(Dataset records)
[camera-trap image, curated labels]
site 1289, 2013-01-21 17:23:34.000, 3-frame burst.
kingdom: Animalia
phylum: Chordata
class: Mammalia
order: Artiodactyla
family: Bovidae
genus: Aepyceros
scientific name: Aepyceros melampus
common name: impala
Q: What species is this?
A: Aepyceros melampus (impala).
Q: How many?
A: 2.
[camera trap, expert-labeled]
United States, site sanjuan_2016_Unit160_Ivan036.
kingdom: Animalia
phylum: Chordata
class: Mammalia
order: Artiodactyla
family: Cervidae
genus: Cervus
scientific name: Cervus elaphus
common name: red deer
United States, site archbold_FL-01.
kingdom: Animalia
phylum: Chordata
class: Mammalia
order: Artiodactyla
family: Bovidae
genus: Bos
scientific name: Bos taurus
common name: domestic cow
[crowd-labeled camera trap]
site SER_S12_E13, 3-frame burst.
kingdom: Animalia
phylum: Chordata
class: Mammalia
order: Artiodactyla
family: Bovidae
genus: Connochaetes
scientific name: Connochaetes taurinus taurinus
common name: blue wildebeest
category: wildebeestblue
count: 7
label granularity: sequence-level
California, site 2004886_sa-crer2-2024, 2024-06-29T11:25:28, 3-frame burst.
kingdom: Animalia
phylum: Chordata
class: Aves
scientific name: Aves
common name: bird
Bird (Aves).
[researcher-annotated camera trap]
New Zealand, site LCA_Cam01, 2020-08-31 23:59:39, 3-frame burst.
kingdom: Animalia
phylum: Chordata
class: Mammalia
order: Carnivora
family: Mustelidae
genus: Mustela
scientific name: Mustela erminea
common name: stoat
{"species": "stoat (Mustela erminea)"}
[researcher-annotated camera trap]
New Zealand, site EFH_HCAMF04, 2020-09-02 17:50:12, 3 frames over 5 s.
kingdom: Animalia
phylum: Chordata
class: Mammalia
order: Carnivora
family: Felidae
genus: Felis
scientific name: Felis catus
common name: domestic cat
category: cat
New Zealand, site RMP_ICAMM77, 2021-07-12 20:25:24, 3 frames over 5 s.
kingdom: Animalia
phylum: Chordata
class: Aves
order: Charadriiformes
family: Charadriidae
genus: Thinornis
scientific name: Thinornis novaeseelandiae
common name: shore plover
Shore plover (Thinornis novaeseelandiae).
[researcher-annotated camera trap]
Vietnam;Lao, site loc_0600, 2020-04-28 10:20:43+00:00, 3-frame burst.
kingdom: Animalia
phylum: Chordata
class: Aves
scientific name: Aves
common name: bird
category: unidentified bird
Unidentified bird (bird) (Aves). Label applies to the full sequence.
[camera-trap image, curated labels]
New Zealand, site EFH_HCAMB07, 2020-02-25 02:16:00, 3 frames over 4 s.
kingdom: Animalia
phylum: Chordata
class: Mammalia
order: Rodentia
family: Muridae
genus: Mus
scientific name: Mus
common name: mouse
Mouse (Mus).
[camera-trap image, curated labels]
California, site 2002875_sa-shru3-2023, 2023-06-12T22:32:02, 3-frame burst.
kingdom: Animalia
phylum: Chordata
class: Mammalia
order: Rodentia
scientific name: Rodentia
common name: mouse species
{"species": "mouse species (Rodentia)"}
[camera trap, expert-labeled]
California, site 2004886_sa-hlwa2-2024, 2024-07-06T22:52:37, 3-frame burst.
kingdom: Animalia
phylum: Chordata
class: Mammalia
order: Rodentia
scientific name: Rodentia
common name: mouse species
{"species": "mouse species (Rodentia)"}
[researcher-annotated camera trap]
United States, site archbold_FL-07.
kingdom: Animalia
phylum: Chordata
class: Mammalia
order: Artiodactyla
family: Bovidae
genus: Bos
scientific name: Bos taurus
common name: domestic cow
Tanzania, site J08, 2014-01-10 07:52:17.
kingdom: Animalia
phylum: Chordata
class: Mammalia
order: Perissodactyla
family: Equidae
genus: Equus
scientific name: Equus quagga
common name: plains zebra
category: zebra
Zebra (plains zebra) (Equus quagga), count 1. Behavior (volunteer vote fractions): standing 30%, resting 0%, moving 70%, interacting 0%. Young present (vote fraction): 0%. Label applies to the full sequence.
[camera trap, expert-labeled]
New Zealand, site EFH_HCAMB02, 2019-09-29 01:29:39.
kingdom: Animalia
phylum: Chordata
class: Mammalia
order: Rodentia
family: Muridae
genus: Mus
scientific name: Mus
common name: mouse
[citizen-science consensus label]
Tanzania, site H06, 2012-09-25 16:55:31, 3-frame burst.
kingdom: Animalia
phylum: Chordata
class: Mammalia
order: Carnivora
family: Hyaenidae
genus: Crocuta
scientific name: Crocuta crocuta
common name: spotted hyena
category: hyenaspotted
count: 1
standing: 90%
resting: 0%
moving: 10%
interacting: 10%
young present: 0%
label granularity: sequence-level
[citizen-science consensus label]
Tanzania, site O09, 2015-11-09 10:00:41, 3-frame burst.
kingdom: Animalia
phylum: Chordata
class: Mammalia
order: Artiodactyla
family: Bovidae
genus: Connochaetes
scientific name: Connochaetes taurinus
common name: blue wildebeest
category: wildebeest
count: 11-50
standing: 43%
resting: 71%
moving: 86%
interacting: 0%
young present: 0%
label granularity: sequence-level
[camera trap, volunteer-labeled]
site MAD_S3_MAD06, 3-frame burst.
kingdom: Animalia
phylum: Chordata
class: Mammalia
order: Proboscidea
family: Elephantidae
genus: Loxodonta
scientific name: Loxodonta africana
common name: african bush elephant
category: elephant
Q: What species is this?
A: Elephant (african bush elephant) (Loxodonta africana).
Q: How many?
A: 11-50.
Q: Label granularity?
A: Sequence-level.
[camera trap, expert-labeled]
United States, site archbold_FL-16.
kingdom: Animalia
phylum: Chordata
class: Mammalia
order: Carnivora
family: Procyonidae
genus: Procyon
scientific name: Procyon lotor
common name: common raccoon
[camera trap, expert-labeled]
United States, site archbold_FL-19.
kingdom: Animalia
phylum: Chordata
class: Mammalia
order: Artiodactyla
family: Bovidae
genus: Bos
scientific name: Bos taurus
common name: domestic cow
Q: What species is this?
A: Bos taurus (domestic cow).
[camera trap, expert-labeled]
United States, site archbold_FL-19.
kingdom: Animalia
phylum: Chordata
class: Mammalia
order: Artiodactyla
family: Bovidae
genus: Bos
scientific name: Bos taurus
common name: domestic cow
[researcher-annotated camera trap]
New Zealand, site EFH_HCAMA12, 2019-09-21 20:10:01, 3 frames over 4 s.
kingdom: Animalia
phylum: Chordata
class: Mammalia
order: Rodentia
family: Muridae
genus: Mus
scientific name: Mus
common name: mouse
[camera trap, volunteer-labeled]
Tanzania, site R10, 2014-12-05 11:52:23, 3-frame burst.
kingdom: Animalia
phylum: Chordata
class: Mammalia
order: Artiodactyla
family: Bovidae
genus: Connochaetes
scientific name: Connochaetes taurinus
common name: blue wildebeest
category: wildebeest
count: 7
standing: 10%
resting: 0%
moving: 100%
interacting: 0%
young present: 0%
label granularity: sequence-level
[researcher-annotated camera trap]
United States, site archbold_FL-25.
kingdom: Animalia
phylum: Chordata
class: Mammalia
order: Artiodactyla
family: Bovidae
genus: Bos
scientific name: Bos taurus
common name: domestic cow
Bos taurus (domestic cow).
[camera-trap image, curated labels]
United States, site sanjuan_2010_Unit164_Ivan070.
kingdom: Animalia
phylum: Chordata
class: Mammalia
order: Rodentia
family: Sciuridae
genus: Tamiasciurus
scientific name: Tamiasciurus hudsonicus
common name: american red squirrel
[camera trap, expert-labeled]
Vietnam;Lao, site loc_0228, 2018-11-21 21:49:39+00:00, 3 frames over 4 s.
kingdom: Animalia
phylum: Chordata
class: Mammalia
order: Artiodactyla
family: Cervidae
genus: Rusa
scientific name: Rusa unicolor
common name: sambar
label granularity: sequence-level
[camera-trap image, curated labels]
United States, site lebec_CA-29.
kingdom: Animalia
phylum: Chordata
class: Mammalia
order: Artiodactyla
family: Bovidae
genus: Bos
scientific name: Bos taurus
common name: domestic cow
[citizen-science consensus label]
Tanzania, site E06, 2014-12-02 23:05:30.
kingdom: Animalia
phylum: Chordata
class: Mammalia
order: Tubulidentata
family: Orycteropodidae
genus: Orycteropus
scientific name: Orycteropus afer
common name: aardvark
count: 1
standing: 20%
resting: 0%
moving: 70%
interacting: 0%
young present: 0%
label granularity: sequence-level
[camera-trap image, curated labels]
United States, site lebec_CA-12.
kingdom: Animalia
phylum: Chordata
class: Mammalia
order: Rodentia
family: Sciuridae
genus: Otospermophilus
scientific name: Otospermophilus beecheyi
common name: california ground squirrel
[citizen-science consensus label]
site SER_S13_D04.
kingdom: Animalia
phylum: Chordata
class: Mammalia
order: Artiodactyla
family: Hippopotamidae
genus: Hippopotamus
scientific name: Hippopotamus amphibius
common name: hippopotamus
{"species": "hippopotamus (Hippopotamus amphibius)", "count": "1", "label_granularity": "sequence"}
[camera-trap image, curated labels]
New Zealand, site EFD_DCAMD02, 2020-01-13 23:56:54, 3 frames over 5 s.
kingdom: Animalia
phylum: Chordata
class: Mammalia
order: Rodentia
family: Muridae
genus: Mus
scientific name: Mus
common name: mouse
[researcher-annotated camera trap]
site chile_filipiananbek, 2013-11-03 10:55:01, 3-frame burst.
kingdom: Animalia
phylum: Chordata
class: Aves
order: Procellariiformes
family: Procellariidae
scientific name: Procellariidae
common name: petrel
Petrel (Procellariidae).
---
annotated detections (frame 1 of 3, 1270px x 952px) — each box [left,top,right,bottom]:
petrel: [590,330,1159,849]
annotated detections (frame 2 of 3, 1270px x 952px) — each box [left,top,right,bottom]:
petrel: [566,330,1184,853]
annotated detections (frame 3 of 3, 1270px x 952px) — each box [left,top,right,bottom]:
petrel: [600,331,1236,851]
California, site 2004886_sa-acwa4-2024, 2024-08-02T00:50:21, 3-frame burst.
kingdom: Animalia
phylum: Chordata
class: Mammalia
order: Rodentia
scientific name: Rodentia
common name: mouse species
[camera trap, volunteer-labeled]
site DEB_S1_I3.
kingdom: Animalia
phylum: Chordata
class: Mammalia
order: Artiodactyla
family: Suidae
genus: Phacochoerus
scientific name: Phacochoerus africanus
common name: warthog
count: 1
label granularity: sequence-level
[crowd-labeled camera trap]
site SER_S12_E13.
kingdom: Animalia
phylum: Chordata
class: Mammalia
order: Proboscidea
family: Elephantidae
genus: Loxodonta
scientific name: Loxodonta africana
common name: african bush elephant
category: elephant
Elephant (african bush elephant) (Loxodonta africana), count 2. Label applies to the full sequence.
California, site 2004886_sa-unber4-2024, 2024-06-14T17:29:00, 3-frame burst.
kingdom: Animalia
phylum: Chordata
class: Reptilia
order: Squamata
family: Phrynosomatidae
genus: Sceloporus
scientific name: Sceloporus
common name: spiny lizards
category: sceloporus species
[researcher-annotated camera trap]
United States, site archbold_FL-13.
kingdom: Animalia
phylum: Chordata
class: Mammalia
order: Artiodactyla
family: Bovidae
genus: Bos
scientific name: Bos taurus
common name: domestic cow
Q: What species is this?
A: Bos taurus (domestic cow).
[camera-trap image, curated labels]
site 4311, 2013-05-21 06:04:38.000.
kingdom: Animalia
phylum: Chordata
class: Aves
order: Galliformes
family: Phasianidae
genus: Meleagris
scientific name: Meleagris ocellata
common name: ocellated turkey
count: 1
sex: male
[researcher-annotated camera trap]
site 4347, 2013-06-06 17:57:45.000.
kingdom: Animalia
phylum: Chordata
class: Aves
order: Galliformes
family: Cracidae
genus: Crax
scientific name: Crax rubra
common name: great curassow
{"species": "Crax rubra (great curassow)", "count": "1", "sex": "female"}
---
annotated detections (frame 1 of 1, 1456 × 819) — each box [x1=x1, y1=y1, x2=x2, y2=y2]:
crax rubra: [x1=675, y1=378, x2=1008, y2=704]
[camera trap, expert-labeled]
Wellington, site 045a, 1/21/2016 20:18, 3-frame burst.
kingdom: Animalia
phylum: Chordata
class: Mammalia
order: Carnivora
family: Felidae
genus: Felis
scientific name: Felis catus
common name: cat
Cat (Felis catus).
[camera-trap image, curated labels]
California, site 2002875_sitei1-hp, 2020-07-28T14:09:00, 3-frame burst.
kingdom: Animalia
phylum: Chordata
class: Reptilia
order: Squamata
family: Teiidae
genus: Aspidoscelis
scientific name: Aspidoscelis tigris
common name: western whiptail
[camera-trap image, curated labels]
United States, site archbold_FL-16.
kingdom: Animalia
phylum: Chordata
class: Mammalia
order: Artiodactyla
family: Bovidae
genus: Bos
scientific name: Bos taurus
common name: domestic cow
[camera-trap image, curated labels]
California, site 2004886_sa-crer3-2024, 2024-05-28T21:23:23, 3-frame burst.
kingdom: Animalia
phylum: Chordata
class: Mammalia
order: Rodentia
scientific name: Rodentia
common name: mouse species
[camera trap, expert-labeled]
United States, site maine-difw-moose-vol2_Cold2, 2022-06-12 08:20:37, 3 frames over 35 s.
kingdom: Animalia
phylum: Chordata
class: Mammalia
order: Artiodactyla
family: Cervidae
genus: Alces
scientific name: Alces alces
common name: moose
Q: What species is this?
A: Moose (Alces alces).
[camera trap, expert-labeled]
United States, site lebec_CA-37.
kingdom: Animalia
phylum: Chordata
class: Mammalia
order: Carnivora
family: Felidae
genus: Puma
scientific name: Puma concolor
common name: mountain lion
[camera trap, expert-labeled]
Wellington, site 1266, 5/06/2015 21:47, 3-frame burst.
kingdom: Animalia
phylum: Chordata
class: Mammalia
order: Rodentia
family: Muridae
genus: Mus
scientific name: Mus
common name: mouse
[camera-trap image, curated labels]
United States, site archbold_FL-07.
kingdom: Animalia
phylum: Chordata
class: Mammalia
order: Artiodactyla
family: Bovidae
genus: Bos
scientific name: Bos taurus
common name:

* PROBLEM STATEMENT: Only lines with the word "frames" count here; copy every one from the records.

* SOLVED EXERCISE:
New Zealand, site EFH_HCAMF04, 2020-09-02 17:50:12, 3 frames over 5 s.
New Zealand, site RMP_ICAMM77, 2021-07-12 20:25:24, 3 frames over 5 s.
New Zealand, site EFH_HCAMB07, 2020-02-25 02:16:00, 3 frames over 4 s.
New Zealand, site EFH_HCAMA12, 2019-09-21 20:10:01, 3 frames over 4 s.
Vietnam;Lao, site loc_0228, 2018-11-21 21:49:39+00:00, 3 frames over 4 s.
New Zealand, site EFD_DCAMD02, 2020-01-13 23:56:54, 3 frames over 5 s.
United States, site maine-difw-moose-vol2_Cold2, 2022-06-12 08:20:37, 3 frames over 35 s.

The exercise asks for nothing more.